Published in final edited form as:
Behring Inst Mitt. 1972 September; 51: 86–89.
PMCID: PMC3007090

Production of a Standardized Anti-Lymphocyte Globulin


The production of a standardized human anti-lymphocyte globulin (ALG) has been hampered by the unavailability of a standard antigen for immunization, and by the finding that most immunization schedules produce variable results in different animals of a given species. In the present study it was found that horses immunized with cultured human lymphoblasts in a schedule of “maximum stimulation”, all developed a very similar antibody response.


Preparation of ALG

Five horses were immunized with cultured human lymphoblasts. At the first immunization 65 – 140 × 109 cells were injected subcutaneously in Freund’s complete adjuvant (FCA) and at the same time 20–50 × 109 cells were given intravenously. Subsequently, 2 to 5 intravenous booster doses of 25–100×109 cells were given with 10–14 day intervals. In horse 5, three grams hydrocortisone was given with each of the booster injections. Five to 50 % of the injected cells were viable.
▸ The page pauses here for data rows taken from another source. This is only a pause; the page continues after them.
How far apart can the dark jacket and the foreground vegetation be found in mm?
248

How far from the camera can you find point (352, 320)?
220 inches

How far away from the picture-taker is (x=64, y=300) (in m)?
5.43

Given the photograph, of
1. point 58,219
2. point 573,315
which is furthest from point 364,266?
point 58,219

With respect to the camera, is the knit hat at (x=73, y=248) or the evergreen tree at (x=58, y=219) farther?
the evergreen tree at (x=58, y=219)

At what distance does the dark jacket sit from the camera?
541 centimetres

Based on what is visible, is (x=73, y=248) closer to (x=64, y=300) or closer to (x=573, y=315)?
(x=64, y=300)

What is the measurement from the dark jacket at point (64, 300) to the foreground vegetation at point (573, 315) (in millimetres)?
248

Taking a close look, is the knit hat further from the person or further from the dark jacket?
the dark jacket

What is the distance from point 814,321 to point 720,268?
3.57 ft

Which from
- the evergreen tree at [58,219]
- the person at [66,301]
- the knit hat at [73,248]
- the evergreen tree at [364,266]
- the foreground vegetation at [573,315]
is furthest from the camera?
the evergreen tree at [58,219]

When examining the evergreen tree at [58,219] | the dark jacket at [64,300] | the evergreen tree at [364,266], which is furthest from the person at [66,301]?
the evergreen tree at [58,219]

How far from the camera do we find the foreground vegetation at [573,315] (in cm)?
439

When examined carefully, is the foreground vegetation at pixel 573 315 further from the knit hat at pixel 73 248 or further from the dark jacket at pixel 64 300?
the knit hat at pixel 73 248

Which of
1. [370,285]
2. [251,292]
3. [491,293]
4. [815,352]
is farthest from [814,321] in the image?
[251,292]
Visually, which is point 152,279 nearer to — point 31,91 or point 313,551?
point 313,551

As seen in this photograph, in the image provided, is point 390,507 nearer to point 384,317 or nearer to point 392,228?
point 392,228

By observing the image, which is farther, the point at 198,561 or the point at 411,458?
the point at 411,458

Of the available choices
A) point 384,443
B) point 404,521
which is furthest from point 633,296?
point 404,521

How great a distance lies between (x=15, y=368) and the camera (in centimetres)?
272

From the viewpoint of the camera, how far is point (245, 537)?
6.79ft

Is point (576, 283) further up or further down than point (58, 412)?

Ten to 14 days after the last injection, the horses were bled to death. The horse serum was absorbed with human red cells, platelets and plasma, following which the globulin was precipitated with ammonium sulphate1.

Testing of ALG

Lymphocytotoxic, leukoagglutinin, thromboagglutinin, and hemagglutinin titers were performed with standard techniques 2. Immunosuppressive effect in vivo was studied in the rhesus monkey skin graft model at the National Institute of Health.

Pyrogen testing was carried out by injecting 4 cc ALG intravenously into rabbits; endotoxin was assayed for according to Fritz and Nordenfelt3. Antigenicity of the product was studied by following precipitin titers (Ouchterlony gel), in rabbits injected twice with 3 cc ALG.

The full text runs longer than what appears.